■ Reading passage
----------

Writer's picture: Christian BesterChristian Bester

Updated: Jan 1, 2021

"What's your final destination?" A pretty typical question asked on airports, with just about as many different answers as there are travelers. As I write this, waiting for a connecting flight home, I'm sitting across from a group of other South Africans. It's not just the one guy in his Stormers rugby jersey that gives it away, but they're chatting amicably in Afrikaans. It's funny - Afrikaans people think it's their superpower overseas. They think no-one understands what they're saying, and that allows them to discuss absolutely anything they want with impunity. As an Afrikaner travelling abroad, your radar automatically perks up at the sound of your mother tongue. A colourful language, with all its hard guttural g's and rolling r's. Music to my ears. And how it warms my heart to hear them talking about having a braai when they get back home. The topic of conversation turns toward the group of Koreans in full PPE right in front of us. The Koreans don't understand them, sure - but I do. Julle skelms. Okay, I stopped eavesdropping and introduced myself... in Afrikaans. I'd lie if I said I didn't enjoy the look on their faces.


I wonder where people would guess I'm from and where I'm headed, just by looking at me. I'd like to think that I'm much more than my appearance, my accent or even my nationality. Sure, it's a big part of who I am, but I hope that who I am ultimately trumps the colour of my passport. How can all of me be reduced to the fact that I'm just another Saffa? Isn't that what we tend to do with people, though? Put them in categories and make sweeping statements about them. This past week, on the 16th of December, South Africa celebrated Reconciliation Day. A painful reminder of a history where whole people groups were reduced to pass-books based on the colour of their skin. But it's also the celebration of our struggle to break out of that discriminatory system and of our coming together in diversity. Did I mention that the group of South Africans are a coloured lady, a black man and white guy?

----------

■ Data section
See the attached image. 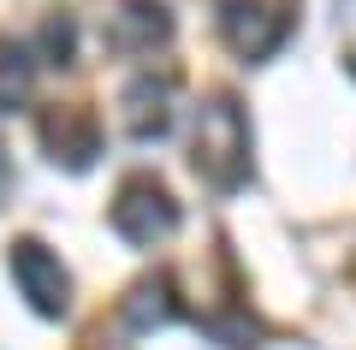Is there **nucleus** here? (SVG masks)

----------

■ Written problem 1
In the airport essay above, restate word for word the passage from "I wonder where" to "and white guy?".
■ Written problem 2
Answer these questions from the airport essay:
(a) In what language is the group of South Africans chatting?
(b) On what date did South Africa celebrate Reconciliation Day?
(c) What is the group of Koreans wearing?
■ Written problem 3
In the airport essay, the writer names things that they would like to think they are much more than. List them.

■ Written answer 1
I wonder where people would guess I'm from and where I'm headed, just by looking at me. I'd like to think that I'm much more than my appearance, my accent or even my nationality. Sure, it's a big part of who I am, but I hope that who I am ultimately trumps the colour of my passport. How can all of me be reduced to the fact that I'm just another Saffa? Isn't that what we tend to do with people, though? Put them in categories and make sweeping statements about them. This past week, on the 16th of December, South Africa celebrated Reconciliation Day. A painful reminder of a history where whole people groups were reduced to pass-books based on the colour of their skin. But it's also the celebration of our struggle to break out of that discriminatory system and of our coming together in diversity. Did I mention that the group of South Africans are a coloured lady, a black man and white guy?

■ Written answer 2
(a) Afrikaans
(b) The 16th of December
(c) Full PPE

■ Written answer 3
- Appearance
- Accent
- Nationality